§ **ABOUT THIS TASK**
Pull out each line of the data that includes the word "United".

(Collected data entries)

__________________________________________________

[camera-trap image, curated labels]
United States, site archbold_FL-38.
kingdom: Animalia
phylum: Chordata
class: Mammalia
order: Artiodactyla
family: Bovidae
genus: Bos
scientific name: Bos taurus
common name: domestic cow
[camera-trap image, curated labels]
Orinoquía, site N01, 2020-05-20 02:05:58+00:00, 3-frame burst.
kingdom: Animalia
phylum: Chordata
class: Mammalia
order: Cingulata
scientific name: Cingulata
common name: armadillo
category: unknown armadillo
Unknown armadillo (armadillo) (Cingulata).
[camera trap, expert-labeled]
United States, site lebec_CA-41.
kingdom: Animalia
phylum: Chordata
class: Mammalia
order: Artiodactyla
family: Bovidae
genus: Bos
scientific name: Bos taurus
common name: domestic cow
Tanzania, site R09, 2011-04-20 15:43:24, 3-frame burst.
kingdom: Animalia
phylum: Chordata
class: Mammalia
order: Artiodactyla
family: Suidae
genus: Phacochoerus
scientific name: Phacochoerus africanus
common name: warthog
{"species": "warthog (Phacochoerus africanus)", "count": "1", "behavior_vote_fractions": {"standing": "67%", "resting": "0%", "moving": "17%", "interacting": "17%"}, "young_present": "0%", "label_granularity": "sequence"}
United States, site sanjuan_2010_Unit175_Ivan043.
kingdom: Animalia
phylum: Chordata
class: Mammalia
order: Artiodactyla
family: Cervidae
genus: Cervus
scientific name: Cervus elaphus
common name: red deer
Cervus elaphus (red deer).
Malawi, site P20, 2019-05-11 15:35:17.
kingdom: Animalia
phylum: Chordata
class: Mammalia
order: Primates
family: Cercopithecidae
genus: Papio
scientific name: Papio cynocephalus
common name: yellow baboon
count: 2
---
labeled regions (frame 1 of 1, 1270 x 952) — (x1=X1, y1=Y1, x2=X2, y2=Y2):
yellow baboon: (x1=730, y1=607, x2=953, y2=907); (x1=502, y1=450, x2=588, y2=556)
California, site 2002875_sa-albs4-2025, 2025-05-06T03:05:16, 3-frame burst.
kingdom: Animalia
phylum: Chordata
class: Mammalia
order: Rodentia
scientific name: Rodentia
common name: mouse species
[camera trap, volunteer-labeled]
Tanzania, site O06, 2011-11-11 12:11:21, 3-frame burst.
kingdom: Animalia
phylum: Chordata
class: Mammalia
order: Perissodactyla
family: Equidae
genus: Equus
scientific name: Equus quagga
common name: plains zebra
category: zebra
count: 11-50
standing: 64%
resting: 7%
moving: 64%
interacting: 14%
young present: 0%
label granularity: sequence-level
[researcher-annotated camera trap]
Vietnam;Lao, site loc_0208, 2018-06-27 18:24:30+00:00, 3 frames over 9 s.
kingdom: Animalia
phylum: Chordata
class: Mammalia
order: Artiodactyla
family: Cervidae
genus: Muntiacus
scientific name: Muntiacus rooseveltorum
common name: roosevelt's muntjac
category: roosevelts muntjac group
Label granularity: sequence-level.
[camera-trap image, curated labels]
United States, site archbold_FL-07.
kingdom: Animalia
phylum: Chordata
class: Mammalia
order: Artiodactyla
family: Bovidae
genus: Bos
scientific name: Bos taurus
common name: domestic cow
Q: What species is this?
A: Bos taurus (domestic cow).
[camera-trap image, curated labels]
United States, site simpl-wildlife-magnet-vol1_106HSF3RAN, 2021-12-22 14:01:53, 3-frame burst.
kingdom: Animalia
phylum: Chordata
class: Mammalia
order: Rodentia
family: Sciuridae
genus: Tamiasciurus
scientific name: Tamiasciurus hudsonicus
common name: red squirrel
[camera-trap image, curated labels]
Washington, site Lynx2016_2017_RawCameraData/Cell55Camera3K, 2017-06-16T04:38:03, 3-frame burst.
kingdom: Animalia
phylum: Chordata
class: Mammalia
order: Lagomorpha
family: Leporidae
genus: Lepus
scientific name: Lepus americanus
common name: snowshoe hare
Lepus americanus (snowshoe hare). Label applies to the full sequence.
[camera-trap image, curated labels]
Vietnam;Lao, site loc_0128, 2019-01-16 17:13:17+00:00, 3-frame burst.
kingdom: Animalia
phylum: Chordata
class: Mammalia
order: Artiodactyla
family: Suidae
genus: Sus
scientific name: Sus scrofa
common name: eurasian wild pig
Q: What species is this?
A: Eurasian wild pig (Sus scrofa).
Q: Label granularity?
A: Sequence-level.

__________________________________________________

§ **SOLUTION**
United States, site archbold_FL-38.
United States, site lebec_CA-41.
United States, site sanjuan_2010_Unit175_Ivan043.
United States, site archbold_FL-07.
United States, site simpl-wildlife-magnet-vol1_106HSF3RAN, 2021-12-22 14:01:53, 3-frame burst.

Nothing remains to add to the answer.